** Start Excerpt **

Health and Reliability

💚 Use Health Probes

Bad:

containers:
- name: app
  image: myapp:latest
  # Kubernetes assumes app is ready immediately

Good:

containers:
- name: app
  image: myapp:latest
  livenessProbe:
    httpGet:
      path: /health
      port: 8080
    initialDelaySeconds: 30
    periodSeconds: 10
    timeoutSeconds: 5
    failureThreshold: 3
  
  readinessProbe:
    httpGet:
      path: /ready
      port: 8080
    initialDelaySeconds: 10
    periodSeconds: 5
    timeoutSeconds: 3
    failureThreshold: 2

💚 Graceful Shutdown

spec:
  terminationGracePeriodSeconds: 30
  containers:
  - name: app
    lifecycle:
      preStop:
        exec:
          command: ["/app/graceful-shutdown.sh"]

💚 Pod Disruption Budgets

Ensure availability during maintenance:

apiVersion: policy/v1
kind: PodDisruptionBudget
metadata:
  name: app-pdb
spec:
  minAvailable: 2  # Always keep at least 2 running
  selector:
    matchLabels:
      app: myapp

Container Images

📦 Use Small Base Images

Bad:

FROM ubuntu:22.04
RUN apt-get update && apt-get install -y python3
COPY app.py .
CMD ["python3", "app.py"]
# Image size: 500MB+

Good:

FROM python:3.11-slim
COPY app.py .
CMD ["python3", "app.py"]
# Image size: 150MB

Best (distroless):

FROM python:3.11 as builder
COPY app.py .
RUN pycompile app.py
 
FROM gcr.io/distroless/python3-nonroot
COPY --from=builder app.py .

** End Excerpt **

§ **Stated exercise**
Transcribe a passage of the Kubernetes excerpt, beginning at the words "FROM python:3.11-slim" and stopping after the words "--from=builder app.py .". The material that follows bears no relation to the Kubernetes excerpt.

** Start Dataset entries **

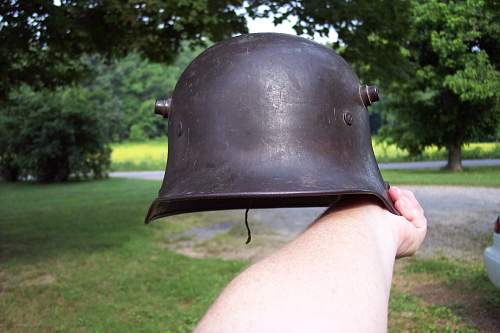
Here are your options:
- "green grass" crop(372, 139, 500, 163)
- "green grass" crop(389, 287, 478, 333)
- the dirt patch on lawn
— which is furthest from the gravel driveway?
"green grass" crop(372, 139, 500, 163)

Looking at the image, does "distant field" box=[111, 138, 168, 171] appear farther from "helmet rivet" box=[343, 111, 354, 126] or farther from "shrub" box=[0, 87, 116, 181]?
"helmet rivet" box=[343, 111, 354, 126]

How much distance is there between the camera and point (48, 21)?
6.43 meters

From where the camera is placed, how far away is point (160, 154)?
36938 mm

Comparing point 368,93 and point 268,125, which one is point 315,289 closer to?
point 268,125

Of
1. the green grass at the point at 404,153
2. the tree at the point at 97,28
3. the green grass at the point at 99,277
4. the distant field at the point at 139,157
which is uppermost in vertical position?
the tree at the point at 97,28

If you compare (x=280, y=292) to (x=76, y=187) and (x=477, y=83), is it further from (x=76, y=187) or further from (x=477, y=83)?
(x=76, y=187)

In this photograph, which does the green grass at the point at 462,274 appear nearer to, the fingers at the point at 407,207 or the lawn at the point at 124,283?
the lawn at the point at 124,283

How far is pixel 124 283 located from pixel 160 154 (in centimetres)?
3098

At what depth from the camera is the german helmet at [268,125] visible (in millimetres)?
1562

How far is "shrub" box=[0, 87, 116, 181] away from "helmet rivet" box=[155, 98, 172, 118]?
22.3 m

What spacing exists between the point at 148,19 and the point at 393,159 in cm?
2087

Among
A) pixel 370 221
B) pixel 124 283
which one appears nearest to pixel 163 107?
pixel 370 221

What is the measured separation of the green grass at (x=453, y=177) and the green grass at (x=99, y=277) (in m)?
10.1

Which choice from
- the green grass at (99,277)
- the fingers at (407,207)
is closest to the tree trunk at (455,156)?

** End Dataset entries **

§ **Final answer**
FROM python:3.11-slim
COPY app.py .
CMD ["python3", "app.py"]
# Image size: 150MB

Best (distroless):

FROM python:3.11 as builder
COPY app.py .
RUN pycompile app.py
 
FROM gcr.io/distroless/python3-nonroot
COPY --from=builder app.py .